有名度
大関貴船神社
きふねじんじゃ
京都府左京区鞍馬貴船町180
結社
更新日:2025年9月24日
縁結びの恋の宮
最後に参拝するのは、奥宮から本宮に向かって約500メートル戻ったところに位置するのが「結社(ゆいのやしろ)」です。ちょうど本宮と奥宮の中間に位置することから、「中宮」とも呼ばれています。

御祭神・ご利益
ご祭神は縁結びの神様である「磐長姫命(いわながのひめみこと)」を祀っています。結社のご利益は、日本書紀によると、磐長姫命は木花咲耶姫命のお姉さんで自分が妹のように美しくはなかったため良縁には恵まれなかったとされ、その分他人の良縁を願う神様となったため、恋愛だけでなく仕事やプライベートを含めた縁結びにご利益があると信仰されてきました。また、平安時代中期の女流歌人・和泉式部も参拝し、恋の願いを無事叶えました。それ以来、貴船神社は別名「恋の宮」とも呼ばれるようになりました。

結び文
本宮で「結び文」を購入し、願い事を書いて、そのまま結び文をもって奥宮→結社と回りましょう。結社で参拝後、裏にある結び紐にそれを結んで祈願すると願いが叶うと言われています。

ご利益 縁結びの逸話
貴船神社(結社)が縁結びのご利益として有名になったのは和泉式部の逸話がきっかけと言われ、それ以降にも様々な人が恋愛成就の願掛けを行い貴船神社は縁結びのご利益として有名になりました。和泉式部は夫との夫婦生活が上手くいかず、夫の愛をとり戻そうと貴船神社にお祈りしました。その時歌人である和泉式部は夫の心が離れてしまって辛い状況を
「物おもへば 沢の蛍も我が身より あくがれいづる 魂かとぞみる」
という和歌を詠みました。
「いろいろと思い悩んでここまで来ると、貴船川を飛んいる蛍がまるで私の魂が体から抜けて飛んでいるようみえます。」という意味です。
すると貴船神社の社殿から
「おく山に たぎりて落つる 滝つ瀬の 玉ちるばかり ものな思ひそ」
という和歌が聞こえていました。
「奥山の滝の水が飛び散り、玉となって散るように(魂が散るように)あまり深く思いつめないほうがいいですよ」という意味です。
和歌を詠んだ主は貴船大明神(貴船神)であり、和泉式部の想いは神に通じ、見事に復縁することができました。

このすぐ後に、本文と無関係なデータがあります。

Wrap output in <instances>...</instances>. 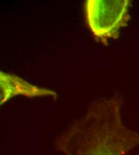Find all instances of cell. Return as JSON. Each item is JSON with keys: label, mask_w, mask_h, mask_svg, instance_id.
Here are the masks:
<instances>
[{"label": "cell", "mask_w": 139, "mask_h": 155, "mask_svg": "<svg viewBox=\"0 0 139 155\" xmlns=\"http://www.w3.org/2000/svg\"><path fill=\"white\" fill-rule=\"evenodd\" d=\"M121 104L119 96L95 102L58 140L75 146L60 149H73L63 151L67 155H128L139 145V133L124 126Z\"/></svg>", "instance_id": "cell-1"}, {"label": "cell", "mask_w": 139, "mask_h": 155, "mask_svg": "<svg viewBox=\"0 0 139 155\" xmlns=\"http://www.w3.org/2000/svg\"><path fill=\"white\" fill-rule=\"evenodd\" d=\"M1 104H4L12 97L16 96L25 97L52 96L57 98L55 92L47 88L32 85L21 78L13 74L0 72Z\"/></svg>", "instance_id": "cell-3"}, {"label": "cell", "mask_w": 139, "mask_h": 155, "mask_svg": "<svg viewBox=\"0 0 139 155\" xmlns=\"http://www.w3.org/2000/svg\"><path fill=\"white\" fill-rule=\"evenodd\" d=\"M130 0H87L84 10L88 26L95 38L104 45L119 37L130 19Z\"/></svg>", "instance_id": "cell-2"}]
</instances>
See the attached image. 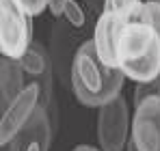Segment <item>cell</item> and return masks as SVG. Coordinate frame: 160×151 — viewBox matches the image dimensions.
Returning <instances> with one entry per match:
<instances>
[{
	"label": "cell",
	"instance_id": "6da1fadb",
	"mask_svg": "<svg viewBox=\"0 0 160 151\" xmlns=\"http://www.w3.org/2000/svg\"><path fill=\"white\" fill-rule=\"evenodd\" d=\"M126 74L121 69L106 67L98 52L93 39H84L76 52L72 69V89L76 100L87 108H102L121 95Z\"/></svg>",
	"mask_w": 160,
	"mask_h": 151
},
{
	"label": "cell",
	"instance_id": "7a4b0ae2",
	"mask_svg": "<svg viewBox=\"0 0 160 151\" xmlns=\"http://www.w3.org/2000/svg\"><path fill=\"white\" fill-rule=\"evenodd\" d=\"M117 69L134 82H149L160 76V37L147 22L126 24L115 43Z\"/></svg>",
	"mask_w": 160,
	"mask_h": 151
},
{
	"label": "cell",
	"instance_id": "3957f363",
	"mask_svg": "<svg viewBox=\"0 0 160 151\" xmlns=\"http://www.w3.org/2000/svg\"><path fill=\"white\" fill-rule=\"evenodd\" d=\"M32 43V22L20 0H0V52L22 58Z\"/></svg>",
	"mask_w": 160,
	"mask_h": 151
},
{
	"label": "cell",
	"instance_id": "277c9868",
	"mask_svg": "<svg viewBox=\"0 0 160 151\" xmlns=\"http://www.w3.org/2000/svg\"><path fill=\"white\" fill-rule=\"evenodd\" d=\"M128 104L119 95L112 101L98 108V143L102 151H123L130 136Z\"/></svg>",
	"mask_w": 160,
	"mask_h": 151
},
{
	"label": "cell",
	"instance_id": "5b68a950",
	"mask_svg": "<svg viewBox=\"0 0 160 151\" xmlns=\"http://www.w3.org/2000/svg\"><path fill=\"white\" fill-rule=\"evenodd\" d=\"M39 101H41V86L32 80L2 112V119H0V145L2 147H7L18 136V132L26 125L35 108L39 106Z\"/></svg>",
	"mask_w": 160,
	"mask_h": 151
},
{
	"label": "cell",
	"instance_id": "8992f818",
	"mask_svg": "<svg viewBox=\"0 0 160 151\" xmlns=\"http://www.w3.org/2000/svg\"><path fill=\"white\" fill-rule=\"evenodd\" d=\"M130 138L138 151H160V100L152 97L136 106Z\"/></svg>",
	"mask_w": 160,
	"mask_h": 151
},
{
	"label": "cell",
	"instance_id": "52a82bcc",
	"mask_svg": "<svg viewBox=\"0 0 160 151\" xmlns=\"http://www.w3.org/2000/svg\"><path fill=\"white\" fill-rule=\"evenodd\" d=\"M82 43H78V37L76 32L69 30L67 22H58L54 26L52 32V46H50V56H52V65L56 78L61 80V84L72 86V69H74V58H76V52Z\"/></svg>",
	"mask_w": 160,
	"mask_h": 151
},
{
	"label": "cell",
	"instance_id": "ba28073f",
	"mask_svg": "<svg viewBox=\"0 0 160 151\" xmlns=\"http://www.w3.org/2000/svg\"><path fill=\"white\" fill-rule=\"evenodd\" d=\"M52 136H54V127H52V121L46 112V108L39 106L35 108L32 117L26 121V125L18 132V136L4 147V151H26V147L30 143H39L43 151H50V145H52Z\"/></svg>",
	"mask_w": 160,
	"mask_h": 151
},
{
	"label": "cell",
	"instance_id": "9c48e42d",
	"mask_svg": "<svg viewBox=\"0 0 160 151\" xmlns=\"http://www.w3.org/2000/svg\"><path fill=\"white\" fill-rule=\"evenodd\" d=\"M128 24L121 15L115 13H102L95 22L93 28V43H95V52L100 56V61L110 67L117 69V54H115V43H117V35L123 26Z\"/></svg>",
	"mask_w": 160,
	"mask_h": 151
},
{
	"label": "cell",
	"instance_id": "30bf717a",
	"mask_svg": "<svg viewBox=\"0 0 160 151\" xmlns=\"http://www.w3.org/2000/svg\"><path fill=\"white\" fill-rule=\"evenodd\" d=\"M24 76L26 74H24V69H22L18 58H11V56L0 58V110L2 112L26 89Z\"/></svg>",
	"mask_w": 160,
	"mask_h": 151
},
{
	"label": "cell",
	"instance_id": "8fae6325",
	"mask_svg": "<svg viewBox=\"0 0 160 151\" xmlns=\"http://www.w3.org/2000/svg\"><path fill=\"white\" fill-rule=\"evenodd\" d=\"M20 65H22L24 74L30 76V78H35V80L52 74V69H54L50 52L46 50L39 41H32V43H30V48L26 50V54L20 58Z\"/></svg>",
	"mask_w": 160,
	"mask_h": 151
},
{
	"label": "cell",
	"instance_id": "7c38bea8",
	"mask_svg": "<svg viewBox=\"0 0 160 151\" xmlns=\"http://www.w3.org/2000/svg\"><path fill=\"white\" fill-rule=\"evenodd\" d=\"M102 13L121 15L128 24H130V22H141V15H143V2H141V0H104Z\"/></svg>",
	"mask_w": 160,
	"mask_h": 151
},
{
	"label": "cell",
	"instance_id": "4fadbf2b",
	"mask_svg": "<svg viewBox=\"0 0 160 151\" xmlns=\"http://www.w3.org/2000/svg\"><path fill=\"white\" fill-rule=\"evenodd\" d=\"M152 97H158L160 100V76L149 80V82H136V89H134V104H143L145 100H152Z\"/></svg>",
	"mask_w": 160,
	"mask_h": 151
},
{
	"label": "cell",
	"instance_id": "5bb4252c",
	"mask_svg": "<svg viewBox=\"0 0 160 151\" xmlns=\"http://www.w3.org/2000/svg\"><path fill=\"white\" fill-rule=\"evenodd\" d=\"M63 17H65V22L72 26V28H82L84 22H87V15H84V11L80 9V4L76 0H67L65 11H63Z\"/></svg>",
	"mask_w": 160,
	"mask_h": 151
},
{
	"label": "cell",
	"instance_id": "9a60e30c",
	"mask_svg": "<svg viewBox=\"0 0 160 151\" xmlns=\"http://www.w3.org/2000/svg\"><path fill=\"white\" fill-rule=\"evenodd\" d=\"M141 22H147L160 37V0L143 2V15H141Z\"/></svg>",
	"mask_w": 160,
	"mask_h": 151
},
{
	"label": "cell",
	"instance_id": "2e32d148",
	"mask_svg": "<svg viewBox=\"0 0 160 151\" xmlns=\"http://www.w3.org/2000/svg\"><path fill=\"white\" fill-rule=\"evenodd\" d=\"M22 2V7L26 9V13L28 15H41V11L48 7V0H20Z\"/></svg>",
	"mask_w": 160,
	"mask_h": 151
},
{
	"label": "cell",
	"instance_id": "e0dca14e",
	"mask_svg": "<svg viewBox=\"0 0 160 151\" xmlns=\"http://www.w3.org/2000/svg\"><path fill=\"white\" fill-rule=\"evenodd\" d=\"M65 4H67V0H48L50 13H52L54 17H61V15H63V11H65Z\"/></svg>",
	"mask_w": 160,
	"mask_h": 151
},
{
	"label": "cell",
	"instance_id": "ac0fdd59",
	"mask_svg": "<svg viewBox=\"0 0 160 151\" xmlns=\"http://www.w3.org/2000/svg\"><path fill=\"white\" fill-rule=\"evenodd\" d=\"M74 151H102V149H95V147H89V145H78Z\"/></svg>",
	"mask_w": 160,
	"mask_h": 151
},
{
	"label": "cell",
	"instance_id": "d6986e66",
	"mask_svg": "<svg viewBox=\"0 0 160 151\" xmlns=\"http://www.w3.org/2000/svg\"><path fill=\"white\" fill-rule=\"evenodd\" d=\"M126 151H138V149H136V145H134V140H132V138L128 140V145H126Z\"/></svg>",
	"mask_w": 160,
	"mask_h": 151
},
{
	"label": "cell",
	"instance_id": "ffe728a7",
	"mask_svg": "<svg viewBox=\"0 0 160 151\" xmlns=\"http://www.w3.org/2000/svg\"><path fill=\"white\" fill-rule=\"evenodd\" d=\"M91 2H102V0H91Z\"/></svg>",
	"mask_w": 160,
	"mask_h": 151
}]
</instances>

和泉式部は恋に奔放な女性で、最初に橘道貞と結婚しますが、やがて不仲になり、為尊親王と恋に落ち不倫関係になります。為尊親王が亡くなると為尊親王の弟である敦道親王と恋に落ちるなど、紫式部は和泉式部の素行は関心できないと日記に書いているほどです。
先ほどの逸話にでてくる夫は藤原保昌で、彼との再婚以降は目立った恋の話はないので貴船神社で復縁した以降は落ち着いたのかもしれません。

桂の木
結社にも本宮と同様に桂の木の御神木があります。樹齢はおよそ400年と言われています。
貴船神社の中でも結社はとくに恋愛成就のご利益が強い場所です。結社にご参拝した後は御神木のパワーもらって恋の力を充電するのも良いでしょう。

天乃磐船
船の形にみえるため天乃磐船(あめのいわふね)と名付けられた自然石は平成8年に市内の造園業を営む久保篤三さんから奉納されました。貴船山中で出土したもので重さは6トンにもなります。